Foz de Iguacu, Brazil, South America
I got up this morning as late as I could, which was 8:30am. I had “breakfast” at the hostel, which consisted of a couple pieces of bread, some jam, and juice. I got a cold shower in one of the worst bathrooms I’ve had to use on this whole trip, and then packed up my stuff to get going. I headed out at around 11am to catch a bus across the border to Brazil.
I got a Crucero Del Norte bus at 11:15am that brought me to the Argentinian immigration office at about 11:30am, and waited for all of us to go through the line and get back on the bus. We then crossed the bridge into Brazil, and it stopped at the Brazilian immigration office.
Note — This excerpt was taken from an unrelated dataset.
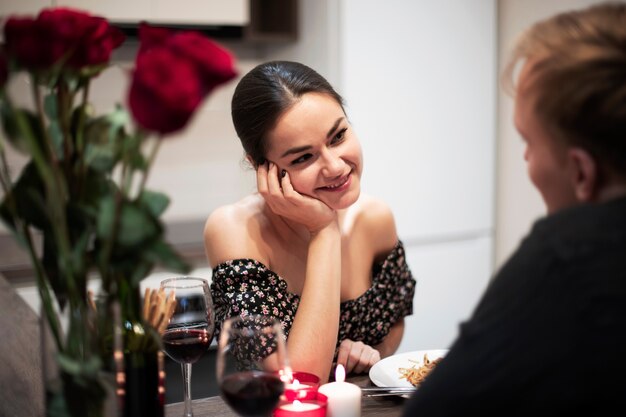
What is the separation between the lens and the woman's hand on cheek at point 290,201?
181cm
This time the driver had me get my backpack off the bus, and said I had to go through immigration, and then wait on the side of the road for the next bus to come.
I got through immigration in about two minutes, just long enough to get outside and see my bus driving down the road in the distance. I found a spot in the shade under a tree and waited for about an hour and a half until my bus finally showed up to finish the trip to Brazil. It was only another twenty minutes to get into the center of Foz do Iguazu, and the bus dropped me off at the terminal. I found a Cambio office and exchanged my leftover Argentinian pesos for Reals, and then got a taxi to bring me to my hostel.
My driver had no idea where the hostel was so I had to direct him with my GPS map, only to find out the hostel’s map on booking.com website was incorrect, so I didn’t find the hostel where I thought it would be. I wandered into a cafe to ask if they knew where the hostel was, and the children of the owner’s happened to be in that cafe, so they walked me over to the hostel, which was just down the street. What are the odds that they would be in the same cafe I went into though?? Crazy!
I got to Pousada Aguia Foz around 3pm, so it took me four hours to go about 15km (10 miles) from my last hostel to this one, but I’m finally here. Quite a few people over the last few days have told me how dangerous this little town is because there are so many tourists here, so I’m not too keen to walk around much more than I need to. I went out to a shopping mall that is just a ten minute walk down the road, I found an ATM and got a bite to eat, and now I’m back at the hostel. I’m just going to relax here for the night and tomorrow I’ll head out to see Iguazu Falls from the Brazilian side. I’ve heard it’s not quite as good as the Argentinian side, but if I at least have room to breathe there, I’ll be much happier.